The beautiful, traditional, mild custom ’36 Ford coupe you see here, in perfectly straight, smooth, and fitted Henry Ford bare sheetmetal, was painstakingly rebuilt in this form in Auckland, New Zealand. I’m sure most of you have never seen it, so I am very happy to present it here. These photos were recently sent to me by Greg Stokes, regular reader and owner of GMS Hot Rods in Auckland, NZ. And what you see is actually its second rebuild, in what both Greg and the car’s owner, Tania Foster, consider not quite finished form. Let me relay some of the information Greg furnished me.
This period-perfect 3-window was the last in a line of rods and customs built by Tania’s late husband, Steve Foster, who succumbed to cancer in 2013. Steve was a noted pinstriper and sign-writer–an artist. As Tania described, “He had an incredible eye for stance and style.” To build this ’36 with its LaSalle grille, he studied the quintessential Calori and Pearson cars (both, coincidentallly, restored in the U.S. by Bill Ganahl), as well as the more-recent Jon Fisher, Cole Foster (Metallica), and John Mearns versions. You will note some differences, but also the correct pieces and perfect lines.
Further states Tania, “The car was completed with much support of his family and friends, as well as fellow members of the Midwest Street Rods. He went for a ride and drive in it a few days before his passing.” It was in bare metal and unupholstered at that point, and the car’s future was uncertain.
But, as Greg says, “Then Tania stepped up and got respected NZ upholsterer Ian Goodwin (sort of like our Sid Chavers), to trim it in traditional green rolls and pleats to Steve’s wishes, to match the ’40 dash and Crestliner wheel. The 291-in. DeSoto Hemi with four 97s, S-10 T5 trans, SoCal dropped I-beam on an original ’36 wishbone, and a triangulated
rear 4-bar with QA-1 coil-overs were all in place and dialed-in. So then Tania had a clear coat sprayed over the bare metal, and proceeded to “Drive the wheels off it and show it in Steve’s memory.” The only problem, as Greg points out, is that “Unfortunately the cool and wet climate of New Zealand is obviously harsh on bare metal cars. So the clear coat was beginning to ‘spider rust.'” Plus they knew a bit more panel fit and finish was in order.
So Tania got together with Greg at GMS, and proceeded to tear the car down once again and strip each piece to clean bare metal. “Of course,” Greg says, “Every panel needed
further massaging.
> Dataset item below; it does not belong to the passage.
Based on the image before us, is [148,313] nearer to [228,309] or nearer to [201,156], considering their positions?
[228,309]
And as you know, when you’re in this deep, then you gotta keep going.” Right.
Fortunately they hooked up with Mark McAlpine of Alpine Panel Beaters [that’s what metalmen are called over there], who proceeded to flawlessly finish and fit each body panel, getting the car reassembled in bare metal just in time for Auckland’s big Grand National Rod & Custom Show this year, as you see in these photos. Greg continues, “This style of car here in New Zealand is the exception, not the rule. So it’s always been an intriguing and appealing car from its LaSalle grille, lowered headlights, 4-carb Hemi, to the Forty dash and Crestliner wheel.”
Further, “Should Tania have painted it a color? Maybe and maybe not. It’s her car and her reasons are clear. For starters, she loves the Deco styling of the ’36 Ford coupe and
loves the bare metal appearance. Closer to her heart, she loves the identity the car has and the way it pays tribute to Steve.” At this point she intends to clear-coat it again, and “This time around much care and consideration will be taken in its use. But using it is something Tania loves doing. It rides and drives and steers and stops as beautiful as it looks.” Just don’t be looking for it at the usual U.S. rod runs or car shows, nor in our remaining magazines or other websites. Tania will be happily cruising the mountain and shoreline highways of the beautiful New Zealand North Island. Yes, a foreign country thousands of miles away. And we thank Greg Stokes for this exclusive report on this beautiful expatriate custom car.